|FOR IMMEDIATE RELEASE|
January 27, 2020Media ReleasePublic Information Officer Laura Forrest, (510) 670-7754, [email protected]
Today the Supreme Court of the United States issued a ruling that lifts an injunction on the “public charge” rule
In Alameda County we embrace our diversity and take pride in the community support that we provide to all who come to our country in search of a better life.
The change to the “public charge” rule set to be implemented by the Trump Administration after Monday’s ruling by the Supreme Court does not change that.
We know the change in this rule will cause anxiety and fear for those families who access public benefits. We have already seen the chilling effect of the rule and we hope that we can be a part of dispelling those fears in order that our families are not discouraged from accessing benefits for which they are eligible.We want to be clear. Public education — and in particular, school nutrition programs — are exempt from the “public charge.” Families should not fear sending their children to school or having them receive meals or other services while at school.

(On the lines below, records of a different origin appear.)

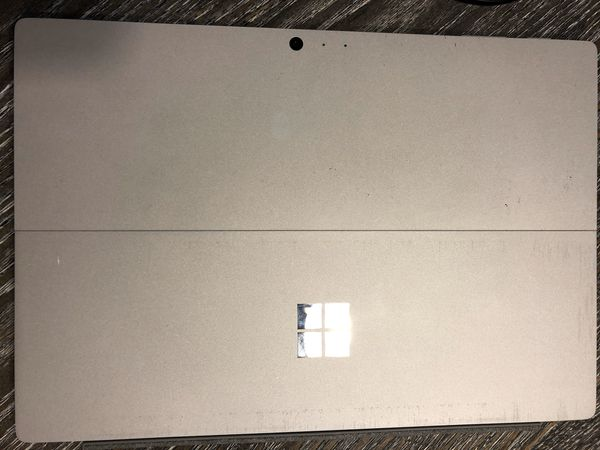 Microsoft Surface Pro 4 (For parts)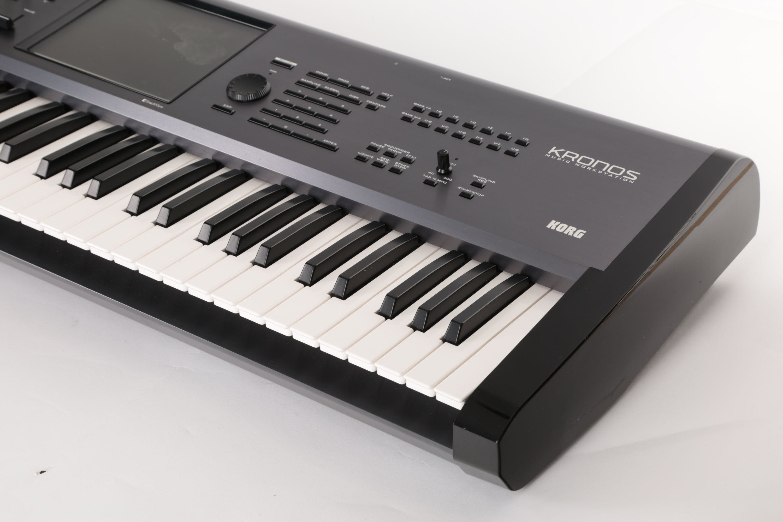 Second Hand Korg Kronos 61 Key Synthesizer and Workstation
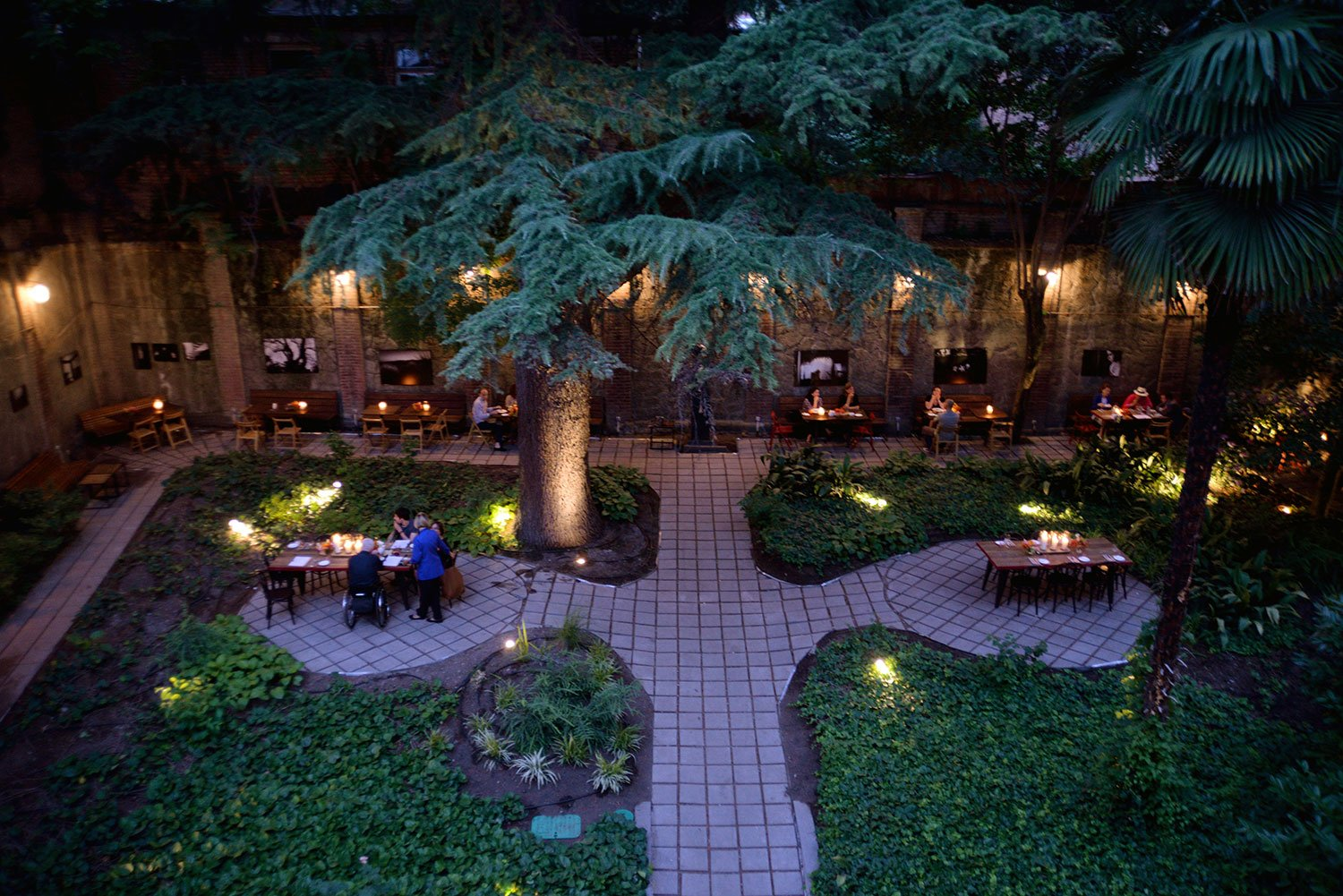 The courtyard at Cafe Littera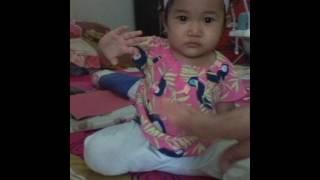 Bayi menari lucu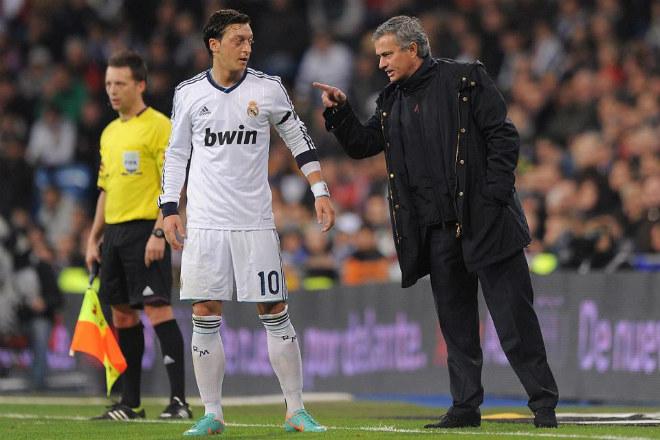 Ozil đòi rời Arsenal: MU - Mourinho sẽ mua đứt tháng 1/2018 - 2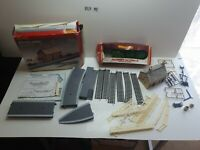Hornby  R8000 Country Station(Not Complete) Plus R551(Not Complet)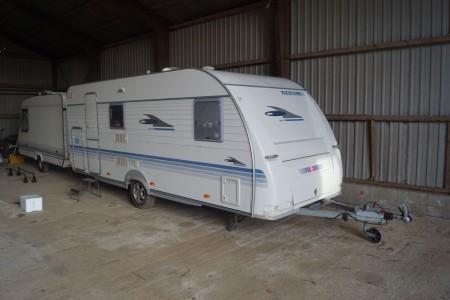 ADRIA - ADORA 542 TK Caravan mit Front- und Heckschaden. Reg-Nr. HG1491 ca. 8 m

The school districts of Alameda County remain wholly committed to and supportive of access to services for the students and families in our educational communities. We also support the social services agencies of our county, which are dedicated to the health, safety and well-being of our most vulnerable populations, including those in the immigrant community unjustly targeted by the change in the “public charge” rule.Families should not fear sending their children to school or having them receive meals or other services while at school.
Visit acoe.org/publiccharge for more information and resources in English and Spanish. About ACOE
The Alameda County Office of Education (ACOE), under the leadership of County Superintendent of Schools L. Karen Monroe, serves as liaison between the California Department of Education and the 18 Alameda County public school districts that serve more than 200,000 students and 10,000 teachers. ACOE provides oversight of district budgets and Local Control and Accountability Plans (LCAPs). ACOE also directly operates schools that serve Alameda County most vulnerable students: Court Schools at the Juvenile Justice Center, ACOE Opportunity Academy schools serving students 16 and older seeking a high school diploma, and Community Schools that serve foster youth, students in substance abuse treatment, pregnant and parenting teens, Probation-referred youth, and students expelled from their resident school districts. ACOE also runs the Infant & Family Support Program, which provides individualized service for children from birth to three years and their families. For more information, visit www.acoe.org.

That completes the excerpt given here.